There’s no reason to prevent this, but it’s why you must use strong passwords and preferably SSH key authentication.
it’s automated login attempts. Like above I’d suggest using Key Authentication for SSH logins
As well as installing “Fail2Ban”
sudo apt-get install fail2ban
Its a program that looks at your log files and whenever it sees a certain number of failed login attempts it will ban the IP address for a set amount of time.
It’s in most Linux repos as standard and will look for failed SSH logins out of the box so not configuration is required.
You can set it to monitor other services on your server from failed login attempts but SSH should be the only one you require.
For more info here is the programs wiki : http://www.fail2ban.org/wiki/index.php/Main_Page
Move your sshd service to listen on a non standard port.
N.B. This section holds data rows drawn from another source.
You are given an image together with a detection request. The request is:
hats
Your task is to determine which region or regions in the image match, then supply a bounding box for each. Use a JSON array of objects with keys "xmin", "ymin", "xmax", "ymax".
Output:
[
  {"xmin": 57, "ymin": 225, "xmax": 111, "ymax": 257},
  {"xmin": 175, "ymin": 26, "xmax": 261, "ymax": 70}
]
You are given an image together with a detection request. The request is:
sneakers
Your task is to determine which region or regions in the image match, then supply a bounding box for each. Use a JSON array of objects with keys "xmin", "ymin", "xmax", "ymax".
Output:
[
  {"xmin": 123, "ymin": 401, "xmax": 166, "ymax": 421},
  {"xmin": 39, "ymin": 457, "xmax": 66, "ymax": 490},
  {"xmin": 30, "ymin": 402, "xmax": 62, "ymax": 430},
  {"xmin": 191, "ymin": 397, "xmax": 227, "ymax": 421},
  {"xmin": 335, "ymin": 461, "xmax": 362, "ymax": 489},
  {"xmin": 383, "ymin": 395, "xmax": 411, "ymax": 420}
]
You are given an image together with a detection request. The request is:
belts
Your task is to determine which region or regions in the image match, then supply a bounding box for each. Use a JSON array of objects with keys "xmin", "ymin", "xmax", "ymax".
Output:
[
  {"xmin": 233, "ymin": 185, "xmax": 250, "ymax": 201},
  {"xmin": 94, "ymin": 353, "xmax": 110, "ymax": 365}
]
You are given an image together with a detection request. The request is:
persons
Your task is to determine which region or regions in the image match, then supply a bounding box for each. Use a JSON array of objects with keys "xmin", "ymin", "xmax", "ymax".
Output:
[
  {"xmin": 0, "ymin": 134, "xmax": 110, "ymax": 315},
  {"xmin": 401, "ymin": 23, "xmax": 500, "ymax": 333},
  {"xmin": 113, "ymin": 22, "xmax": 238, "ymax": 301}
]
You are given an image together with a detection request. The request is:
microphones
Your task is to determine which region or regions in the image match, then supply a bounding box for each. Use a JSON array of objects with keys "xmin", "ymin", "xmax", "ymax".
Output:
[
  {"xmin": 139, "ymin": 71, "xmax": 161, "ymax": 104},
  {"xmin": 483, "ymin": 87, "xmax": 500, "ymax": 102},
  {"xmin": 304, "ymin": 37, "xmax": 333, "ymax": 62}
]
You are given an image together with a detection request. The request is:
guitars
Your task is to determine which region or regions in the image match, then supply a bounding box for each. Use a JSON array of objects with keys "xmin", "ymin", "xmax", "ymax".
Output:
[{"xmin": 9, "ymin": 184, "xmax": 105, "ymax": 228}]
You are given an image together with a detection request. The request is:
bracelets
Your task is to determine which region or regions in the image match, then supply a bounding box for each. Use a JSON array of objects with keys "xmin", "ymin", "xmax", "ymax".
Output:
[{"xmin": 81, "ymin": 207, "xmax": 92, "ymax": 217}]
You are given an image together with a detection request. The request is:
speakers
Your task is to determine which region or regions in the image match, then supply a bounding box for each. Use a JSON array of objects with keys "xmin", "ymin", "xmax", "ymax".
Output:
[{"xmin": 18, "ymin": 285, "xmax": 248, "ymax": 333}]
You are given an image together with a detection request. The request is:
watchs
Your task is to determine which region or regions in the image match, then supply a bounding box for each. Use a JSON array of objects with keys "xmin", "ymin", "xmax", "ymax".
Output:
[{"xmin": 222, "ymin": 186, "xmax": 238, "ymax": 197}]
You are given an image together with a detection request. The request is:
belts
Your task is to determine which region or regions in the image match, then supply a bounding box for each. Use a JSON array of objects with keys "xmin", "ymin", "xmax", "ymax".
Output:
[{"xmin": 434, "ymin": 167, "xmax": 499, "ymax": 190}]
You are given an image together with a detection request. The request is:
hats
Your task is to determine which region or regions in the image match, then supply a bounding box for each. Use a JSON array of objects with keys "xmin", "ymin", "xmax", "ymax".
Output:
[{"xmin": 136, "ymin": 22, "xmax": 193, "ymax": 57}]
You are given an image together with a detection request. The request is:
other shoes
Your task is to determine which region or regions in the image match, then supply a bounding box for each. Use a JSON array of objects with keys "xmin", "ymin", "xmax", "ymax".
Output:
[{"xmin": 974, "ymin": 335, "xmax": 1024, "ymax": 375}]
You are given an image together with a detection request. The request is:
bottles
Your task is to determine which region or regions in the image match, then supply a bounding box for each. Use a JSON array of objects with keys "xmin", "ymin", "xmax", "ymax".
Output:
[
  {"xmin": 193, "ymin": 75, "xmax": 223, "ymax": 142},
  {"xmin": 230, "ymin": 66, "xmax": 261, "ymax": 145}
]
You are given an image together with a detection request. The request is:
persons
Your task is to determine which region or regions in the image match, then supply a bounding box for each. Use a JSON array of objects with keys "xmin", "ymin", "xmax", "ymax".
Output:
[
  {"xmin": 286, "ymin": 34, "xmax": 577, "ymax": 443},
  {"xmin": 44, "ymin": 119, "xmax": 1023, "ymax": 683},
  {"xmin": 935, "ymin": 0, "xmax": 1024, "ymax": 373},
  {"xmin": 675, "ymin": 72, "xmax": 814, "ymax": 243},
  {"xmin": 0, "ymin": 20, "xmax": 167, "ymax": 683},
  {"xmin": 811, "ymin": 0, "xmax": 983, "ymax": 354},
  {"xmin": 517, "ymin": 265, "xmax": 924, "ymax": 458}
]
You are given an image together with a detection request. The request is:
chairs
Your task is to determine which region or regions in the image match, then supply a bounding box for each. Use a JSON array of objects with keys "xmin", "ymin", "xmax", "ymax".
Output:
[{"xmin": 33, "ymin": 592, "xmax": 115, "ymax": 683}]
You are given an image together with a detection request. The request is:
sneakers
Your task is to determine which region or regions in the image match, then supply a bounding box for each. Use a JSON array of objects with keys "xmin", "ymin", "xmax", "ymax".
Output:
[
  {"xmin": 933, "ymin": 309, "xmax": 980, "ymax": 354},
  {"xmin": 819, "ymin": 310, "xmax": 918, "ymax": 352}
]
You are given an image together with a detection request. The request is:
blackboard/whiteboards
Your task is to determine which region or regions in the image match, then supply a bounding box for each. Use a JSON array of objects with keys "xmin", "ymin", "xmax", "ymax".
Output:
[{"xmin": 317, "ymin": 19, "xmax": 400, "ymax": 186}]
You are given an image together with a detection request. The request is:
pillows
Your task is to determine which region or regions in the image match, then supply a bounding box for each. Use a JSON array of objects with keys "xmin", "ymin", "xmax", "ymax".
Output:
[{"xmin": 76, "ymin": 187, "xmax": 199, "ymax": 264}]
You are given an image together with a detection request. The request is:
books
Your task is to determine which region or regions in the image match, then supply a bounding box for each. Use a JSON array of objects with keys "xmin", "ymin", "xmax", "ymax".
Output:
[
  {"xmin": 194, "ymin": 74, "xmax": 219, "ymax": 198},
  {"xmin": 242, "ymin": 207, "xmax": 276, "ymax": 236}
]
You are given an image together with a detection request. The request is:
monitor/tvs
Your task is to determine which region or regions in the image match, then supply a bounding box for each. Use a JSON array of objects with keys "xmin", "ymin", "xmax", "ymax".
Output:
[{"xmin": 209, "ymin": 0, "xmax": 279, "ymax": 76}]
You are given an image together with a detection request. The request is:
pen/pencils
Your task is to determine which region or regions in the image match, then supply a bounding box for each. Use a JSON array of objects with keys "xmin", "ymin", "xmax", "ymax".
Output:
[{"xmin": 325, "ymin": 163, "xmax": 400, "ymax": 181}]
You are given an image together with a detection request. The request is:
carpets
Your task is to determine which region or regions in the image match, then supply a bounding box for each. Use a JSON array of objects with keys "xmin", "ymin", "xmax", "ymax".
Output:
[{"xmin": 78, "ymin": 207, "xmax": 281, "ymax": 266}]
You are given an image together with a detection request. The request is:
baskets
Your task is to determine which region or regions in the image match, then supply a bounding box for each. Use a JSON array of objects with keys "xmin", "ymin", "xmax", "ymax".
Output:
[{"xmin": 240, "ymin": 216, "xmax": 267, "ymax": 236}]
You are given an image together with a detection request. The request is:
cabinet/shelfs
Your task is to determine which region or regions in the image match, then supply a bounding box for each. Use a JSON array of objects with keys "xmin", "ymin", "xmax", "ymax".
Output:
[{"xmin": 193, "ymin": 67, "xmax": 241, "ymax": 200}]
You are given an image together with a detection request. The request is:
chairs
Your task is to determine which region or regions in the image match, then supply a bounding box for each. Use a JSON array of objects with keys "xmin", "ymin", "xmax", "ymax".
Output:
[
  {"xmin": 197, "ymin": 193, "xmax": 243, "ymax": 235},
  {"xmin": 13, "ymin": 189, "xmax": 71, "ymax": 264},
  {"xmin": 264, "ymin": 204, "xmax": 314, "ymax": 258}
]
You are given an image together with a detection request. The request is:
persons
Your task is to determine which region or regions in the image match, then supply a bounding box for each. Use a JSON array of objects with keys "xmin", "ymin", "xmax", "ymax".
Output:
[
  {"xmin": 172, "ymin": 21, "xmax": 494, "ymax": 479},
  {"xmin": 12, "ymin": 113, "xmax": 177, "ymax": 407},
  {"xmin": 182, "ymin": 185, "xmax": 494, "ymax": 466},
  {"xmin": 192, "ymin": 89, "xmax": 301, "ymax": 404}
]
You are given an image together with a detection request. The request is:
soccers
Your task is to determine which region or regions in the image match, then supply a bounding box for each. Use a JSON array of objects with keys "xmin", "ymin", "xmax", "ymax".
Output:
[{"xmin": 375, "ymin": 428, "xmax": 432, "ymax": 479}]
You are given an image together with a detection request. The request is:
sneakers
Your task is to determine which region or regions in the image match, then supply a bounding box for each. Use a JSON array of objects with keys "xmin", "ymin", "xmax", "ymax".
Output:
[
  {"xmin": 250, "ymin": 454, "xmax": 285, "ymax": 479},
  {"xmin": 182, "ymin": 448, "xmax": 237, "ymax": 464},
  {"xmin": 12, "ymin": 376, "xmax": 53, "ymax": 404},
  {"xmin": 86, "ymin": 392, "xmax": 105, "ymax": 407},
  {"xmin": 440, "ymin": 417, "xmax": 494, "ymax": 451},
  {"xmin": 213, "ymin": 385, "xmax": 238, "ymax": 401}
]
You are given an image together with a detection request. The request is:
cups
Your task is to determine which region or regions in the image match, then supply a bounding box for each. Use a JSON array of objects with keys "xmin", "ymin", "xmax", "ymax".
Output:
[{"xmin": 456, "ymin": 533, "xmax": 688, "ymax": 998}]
It’ll be no more (or less) secure but it gets rid of the endless log entries caused by the automated bots trying to brute their way into anything they can find on any server running on the standard port.
If you start seeing numerous failed attempts on your non standard port, that could be a cause for concern.
As above set Key Auth only for ssh and disable root ssh access. Most bots seem to try to brute force ssh on port 22 with a username of root and look for password auth. So taking away the password factor, the root factor and the port factor - you’ll probably find you end up with zero failed attempts.